In an application where the user navigates using submitted URLs and page refreshes (round-trip), the security filters are triggered based on the URL of the new page. In order to achieve the desired security restrictions URL patterns are declaritively secured.
In a single-page application there is not browser navigation. Sure, the URLs change in the browser's location bar, but there is no actual navigational request-response action. Instead, there may be an AJAX submission for content resources. It is these submissions that are secured.
Let's take a common example in this application, the request for a particular resource. User's in GC will be able to view a particular resource regardless of there account status (ROLE). The full resource content and download links are provided to them if they have ROLE_PREMIUM. If they do not have this role, they are only presented with the abstract for the resource and no download links.
Let's assume an unauthenticated client.
- A resource is requested via AJAX to the web server.
- The web server makes an unauthenticated request to the REST server for the particular resource.
- The REST server returns a version of the resource with the content body and download links stripped.
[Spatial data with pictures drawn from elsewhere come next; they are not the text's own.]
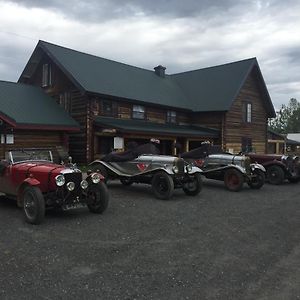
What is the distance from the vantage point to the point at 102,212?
27.9 ft

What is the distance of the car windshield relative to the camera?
9.12 m

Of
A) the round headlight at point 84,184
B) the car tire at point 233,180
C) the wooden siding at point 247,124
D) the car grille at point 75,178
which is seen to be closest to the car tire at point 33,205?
the car grille at point 75,178

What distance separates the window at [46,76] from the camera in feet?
79.5

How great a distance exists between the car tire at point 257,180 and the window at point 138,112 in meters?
11.8

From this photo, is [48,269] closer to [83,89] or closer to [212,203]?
[212,203]

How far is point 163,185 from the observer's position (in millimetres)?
10922

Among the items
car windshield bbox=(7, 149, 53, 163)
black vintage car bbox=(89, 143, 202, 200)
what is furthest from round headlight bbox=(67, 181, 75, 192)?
black vintage car bbox=(89, 143, 202, 200)

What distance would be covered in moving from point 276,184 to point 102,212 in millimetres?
9486

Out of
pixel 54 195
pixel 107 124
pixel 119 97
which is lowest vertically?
pixel 54 195

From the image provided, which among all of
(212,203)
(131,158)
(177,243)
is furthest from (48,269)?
(131,158)

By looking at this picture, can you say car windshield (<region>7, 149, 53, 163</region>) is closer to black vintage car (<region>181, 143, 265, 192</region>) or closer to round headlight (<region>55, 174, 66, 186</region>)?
round headlight (<region>55, 174, 66, 186</region>)

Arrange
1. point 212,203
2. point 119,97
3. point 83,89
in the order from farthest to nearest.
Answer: point 119,97 < point 83,89 < point 212,203

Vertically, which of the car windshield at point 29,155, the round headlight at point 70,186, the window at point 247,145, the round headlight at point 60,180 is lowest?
the round headlight at point 70,186

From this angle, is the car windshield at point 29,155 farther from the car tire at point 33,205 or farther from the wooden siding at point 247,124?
the wooden siding at point 247,124
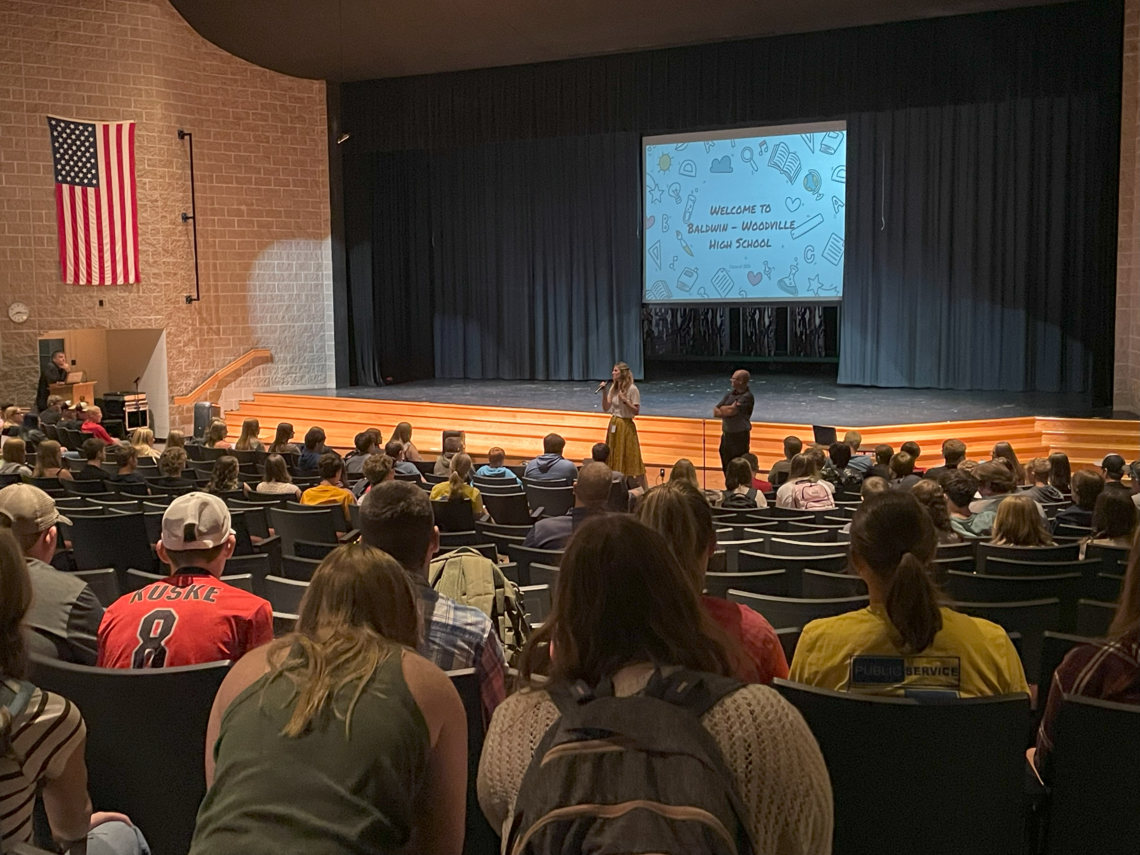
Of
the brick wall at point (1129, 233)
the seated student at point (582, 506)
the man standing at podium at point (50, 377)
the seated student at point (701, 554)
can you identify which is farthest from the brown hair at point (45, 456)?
the brick wall at point (1129, 233)

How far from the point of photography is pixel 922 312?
17547 mm

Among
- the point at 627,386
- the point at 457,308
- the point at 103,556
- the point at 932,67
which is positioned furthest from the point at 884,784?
the point at 457,308

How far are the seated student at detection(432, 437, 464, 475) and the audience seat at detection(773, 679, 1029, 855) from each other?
697 cm

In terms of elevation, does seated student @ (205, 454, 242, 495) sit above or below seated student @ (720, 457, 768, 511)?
above

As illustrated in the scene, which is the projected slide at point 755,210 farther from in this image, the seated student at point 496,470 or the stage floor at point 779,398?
the seated student at point 496,470

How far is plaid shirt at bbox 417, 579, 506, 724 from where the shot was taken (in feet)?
9.03

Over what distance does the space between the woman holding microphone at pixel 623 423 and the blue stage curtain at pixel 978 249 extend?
7739mm

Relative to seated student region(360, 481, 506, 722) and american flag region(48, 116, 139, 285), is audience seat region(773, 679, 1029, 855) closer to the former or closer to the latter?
seated student region(360, 481, 506, 722)

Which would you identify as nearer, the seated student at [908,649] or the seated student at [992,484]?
the seated student at [908,649]

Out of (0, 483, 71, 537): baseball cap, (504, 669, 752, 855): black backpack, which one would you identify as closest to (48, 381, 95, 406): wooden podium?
(0, 483, 71, 537): baseball cap

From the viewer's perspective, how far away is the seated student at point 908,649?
263 cm

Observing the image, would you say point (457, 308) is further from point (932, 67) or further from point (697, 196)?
point (932, 67)

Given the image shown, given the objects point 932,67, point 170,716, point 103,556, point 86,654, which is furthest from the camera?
point 932,67

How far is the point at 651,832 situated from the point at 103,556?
4.83 meters
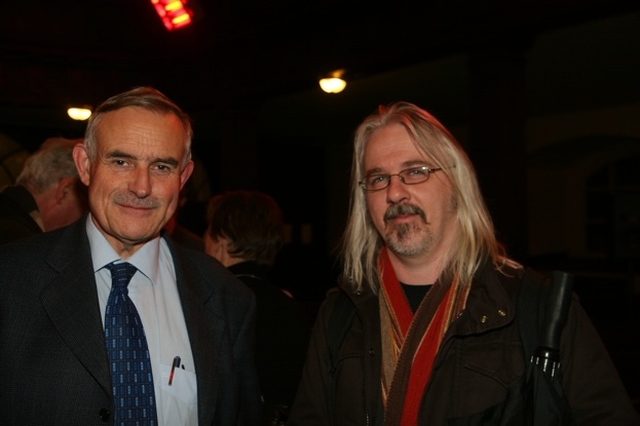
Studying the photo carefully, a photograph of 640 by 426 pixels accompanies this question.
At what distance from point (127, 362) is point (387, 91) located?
28.1 feet

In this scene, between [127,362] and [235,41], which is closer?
[127,362]

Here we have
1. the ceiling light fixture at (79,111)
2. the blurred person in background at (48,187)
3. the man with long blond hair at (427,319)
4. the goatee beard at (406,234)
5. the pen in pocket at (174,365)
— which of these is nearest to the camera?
the man with long blond hair at (427,319)

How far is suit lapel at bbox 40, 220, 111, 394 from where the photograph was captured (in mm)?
1714

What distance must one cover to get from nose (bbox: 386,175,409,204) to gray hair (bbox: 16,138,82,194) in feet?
5.83

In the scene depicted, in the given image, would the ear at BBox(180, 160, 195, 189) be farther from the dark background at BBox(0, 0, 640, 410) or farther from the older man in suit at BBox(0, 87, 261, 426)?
the dark background at BBox(0, 0, 640, 410)

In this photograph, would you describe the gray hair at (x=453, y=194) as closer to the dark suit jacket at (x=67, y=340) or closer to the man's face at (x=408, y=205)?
the man's face at (x=408, y=205)

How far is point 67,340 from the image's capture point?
67.5 inches

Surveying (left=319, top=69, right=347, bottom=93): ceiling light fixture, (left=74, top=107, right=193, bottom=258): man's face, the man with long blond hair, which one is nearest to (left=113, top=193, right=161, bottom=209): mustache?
(left=74, top=107, right=193, bottom=258): man's face

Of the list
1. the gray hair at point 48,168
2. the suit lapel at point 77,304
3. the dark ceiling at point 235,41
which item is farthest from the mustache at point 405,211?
the dark ceiling at point 235,41

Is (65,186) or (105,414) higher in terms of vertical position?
(65,186)

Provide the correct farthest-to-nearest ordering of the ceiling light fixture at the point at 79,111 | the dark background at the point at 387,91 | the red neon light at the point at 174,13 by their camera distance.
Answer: the ceiling light fixture at the point at 79,111, the red neon light at the point at 174,13, the dark background at the point at 387,91

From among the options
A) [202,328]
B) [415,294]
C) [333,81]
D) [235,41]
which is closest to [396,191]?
[415,294]

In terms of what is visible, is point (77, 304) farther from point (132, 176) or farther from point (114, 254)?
point (132, 176)

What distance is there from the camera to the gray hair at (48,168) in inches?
127
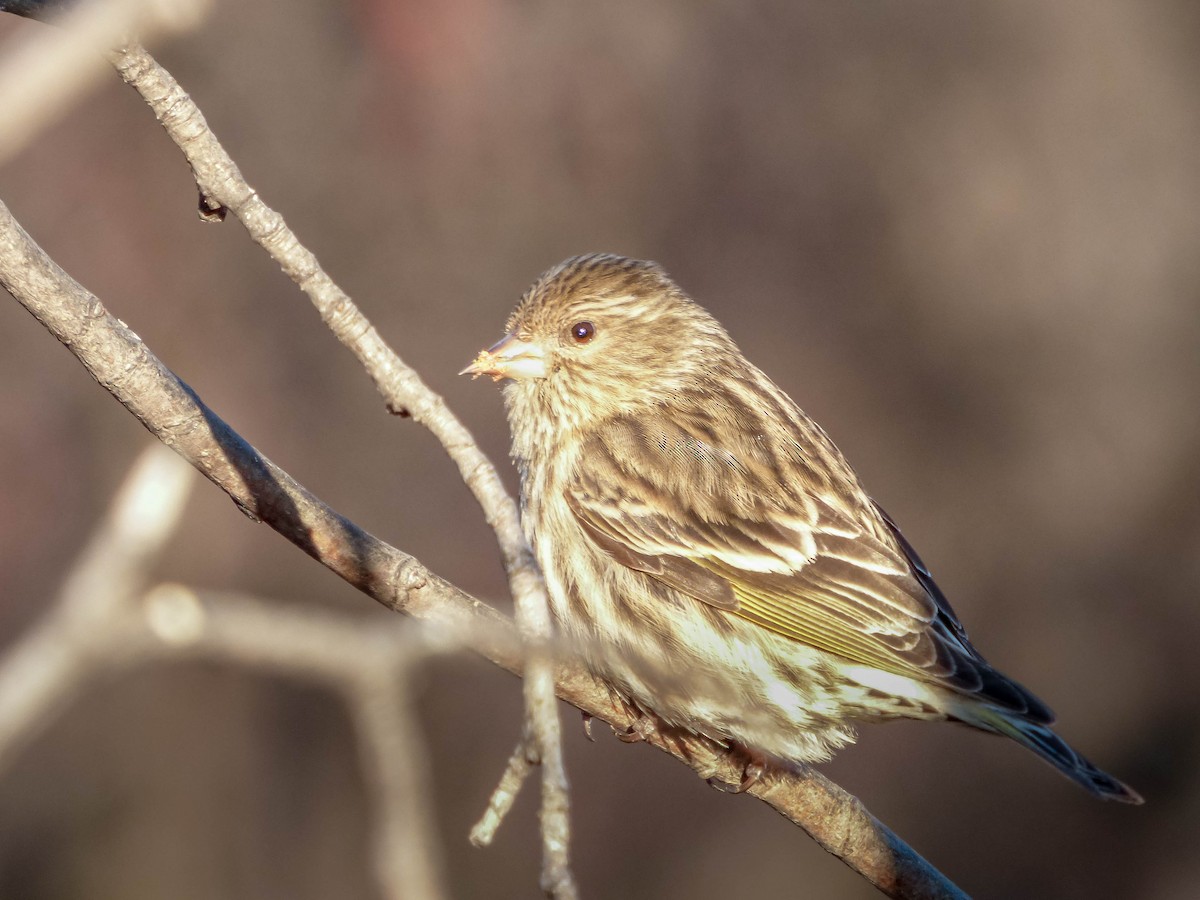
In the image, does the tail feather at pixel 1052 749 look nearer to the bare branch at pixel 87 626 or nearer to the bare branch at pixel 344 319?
the bare branch at pixel 344 319

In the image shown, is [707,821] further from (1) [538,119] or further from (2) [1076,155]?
(2) [1076,155]

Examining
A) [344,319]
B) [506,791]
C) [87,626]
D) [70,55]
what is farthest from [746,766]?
[70,55]

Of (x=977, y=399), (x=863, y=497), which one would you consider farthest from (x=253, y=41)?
(x=863, y=497)

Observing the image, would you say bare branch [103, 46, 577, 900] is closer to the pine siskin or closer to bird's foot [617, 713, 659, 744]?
the pine siskin

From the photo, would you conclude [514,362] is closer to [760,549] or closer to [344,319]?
[760,549]

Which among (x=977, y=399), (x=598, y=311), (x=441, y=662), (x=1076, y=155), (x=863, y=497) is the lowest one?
(x=441, y=662)
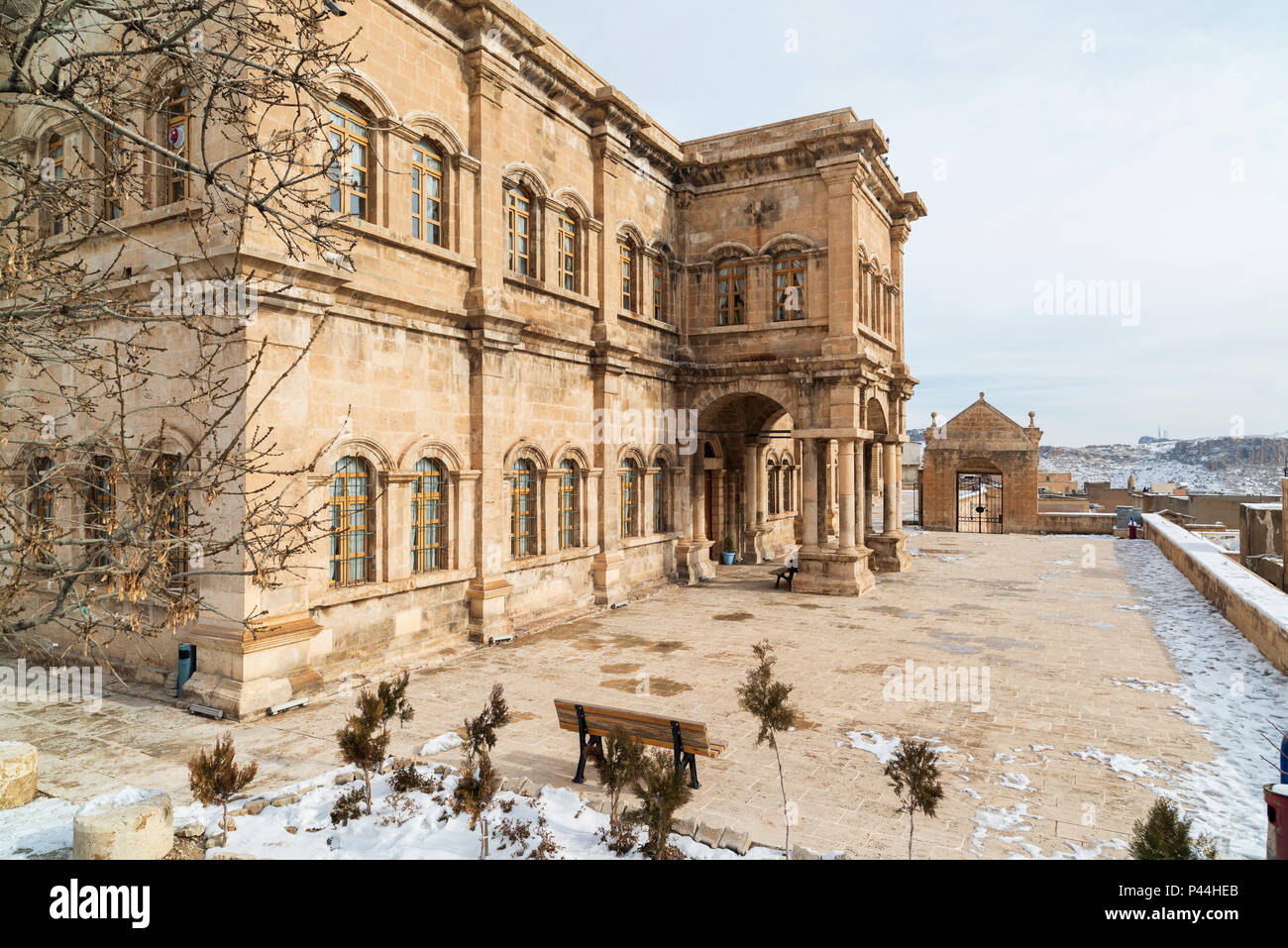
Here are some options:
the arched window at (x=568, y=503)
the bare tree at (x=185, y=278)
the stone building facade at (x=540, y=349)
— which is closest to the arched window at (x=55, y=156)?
the bare tree at (x=185, y=278)

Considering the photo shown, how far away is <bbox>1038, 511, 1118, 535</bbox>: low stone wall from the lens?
33.9 meters

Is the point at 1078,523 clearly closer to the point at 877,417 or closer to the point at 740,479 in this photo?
the point at 877,417

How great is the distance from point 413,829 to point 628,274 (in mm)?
14832

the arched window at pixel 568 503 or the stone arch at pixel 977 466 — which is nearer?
the arched window at pixel 568 503

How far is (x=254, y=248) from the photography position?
8.88 metres

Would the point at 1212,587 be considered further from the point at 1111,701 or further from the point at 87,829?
the point at 87,829

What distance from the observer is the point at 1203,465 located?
10012 cm

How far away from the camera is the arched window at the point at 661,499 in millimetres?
19406

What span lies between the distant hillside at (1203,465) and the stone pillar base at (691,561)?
77.2 metres

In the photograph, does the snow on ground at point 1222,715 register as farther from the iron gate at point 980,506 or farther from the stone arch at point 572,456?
the iron gate at point 980,506

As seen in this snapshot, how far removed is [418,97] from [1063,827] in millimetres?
13116

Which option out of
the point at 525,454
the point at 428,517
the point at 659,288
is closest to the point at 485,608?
the point at 428,517

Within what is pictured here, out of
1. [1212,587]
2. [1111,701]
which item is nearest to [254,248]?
[1111,701]

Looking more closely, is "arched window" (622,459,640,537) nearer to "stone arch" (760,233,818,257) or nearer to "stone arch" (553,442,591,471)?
"stone arch" (553,442,591,471)
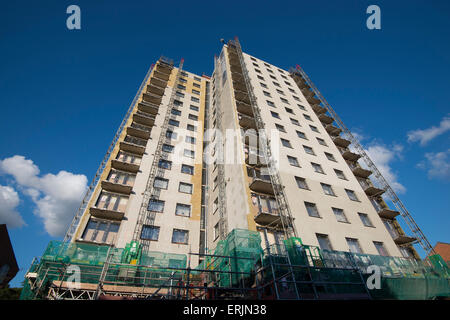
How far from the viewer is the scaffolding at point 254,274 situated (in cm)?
1142

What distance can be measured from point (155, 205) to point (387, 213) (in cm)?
2416

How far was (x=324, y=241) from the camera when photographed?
17500 millimetres


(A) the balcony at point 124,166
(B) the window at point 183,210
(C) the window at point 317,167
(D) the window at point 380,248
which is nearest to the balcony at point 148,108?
(A) the balcony at point 124,166

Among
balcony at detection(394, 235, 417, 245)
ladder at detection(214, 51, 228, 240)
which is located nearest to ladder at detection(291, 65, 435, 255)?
balcony at detection(394, 235, 417, 245)

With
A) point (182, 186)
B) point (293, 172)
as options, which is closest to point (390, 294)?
point (293, 172)

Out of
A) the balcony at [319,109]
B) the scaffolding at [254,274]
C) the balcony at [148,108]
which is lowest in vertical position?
the scaffolding at [254,274]

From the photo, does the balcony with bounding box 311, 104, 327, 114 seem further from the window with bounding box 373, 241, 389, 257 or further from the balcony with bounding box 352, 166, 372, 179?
the window with bounding box 373, 241, 389, 257

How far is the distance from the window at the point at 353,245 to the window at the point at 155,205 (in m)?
17.3

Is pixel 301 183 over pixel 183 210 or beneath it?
over

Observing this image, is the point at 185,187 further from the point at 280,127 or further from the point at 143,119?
the point at 280,127

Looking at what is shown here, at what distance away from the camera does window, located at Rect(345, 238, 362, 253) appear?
17581mm

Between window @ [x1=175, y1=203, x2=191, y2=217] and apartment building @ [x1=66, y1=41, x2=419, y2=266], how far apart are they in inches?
4.2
- The web server returns the JSON resource to the client for rendering. Part of this rendering is a link for the user to sign in.
- When the user signs in,
This is the case where we make an AJAX request for protected data:
- Client AJAX request:
GET /protected/123
- If Client is authenticated and authorized, the resource is returned if the user has correct permissions.
- If Client is authenticated and not authorized, a 403 is returned.
- The client handles the 403 response with a message to the user. These should be rare occurences since we don't want to provide users with a link that will lead to a 403.
- If Client is not authenticated, a 401 is returned.
- The client will save the request url which triggered the 401.
- The client will prompt the user for credentials.
- The client submits the URL via AJAX to the server.
- The server verifies the users credentials.
- The original request is resubmitted.
- The server denies the user's credentials.
- The user is notified of the problem.
This occurs when a resource instance must be inspected and compared with the user's permissions to determine whether access will be granted.
- Client AJAX request: GET /restricted/123
- If Client is authenticated and authorized, the resource is returned if the user has correct permissions.
- If Client is authenticated and not authorized, the resource is returned, but stripped of protected content. Should we indicate this issue in the response?
- If Client is not authenticated, a 401 is returned.
- The client will save the request url which triggered the 401.
- The client will prompt the user for credentials.
- The client submits the URL via AJAX to the server.
- The server verifies the users credentials.
- The original request is resubmitted.
- The server denies the user's credentials.
- The user is notified of the problem.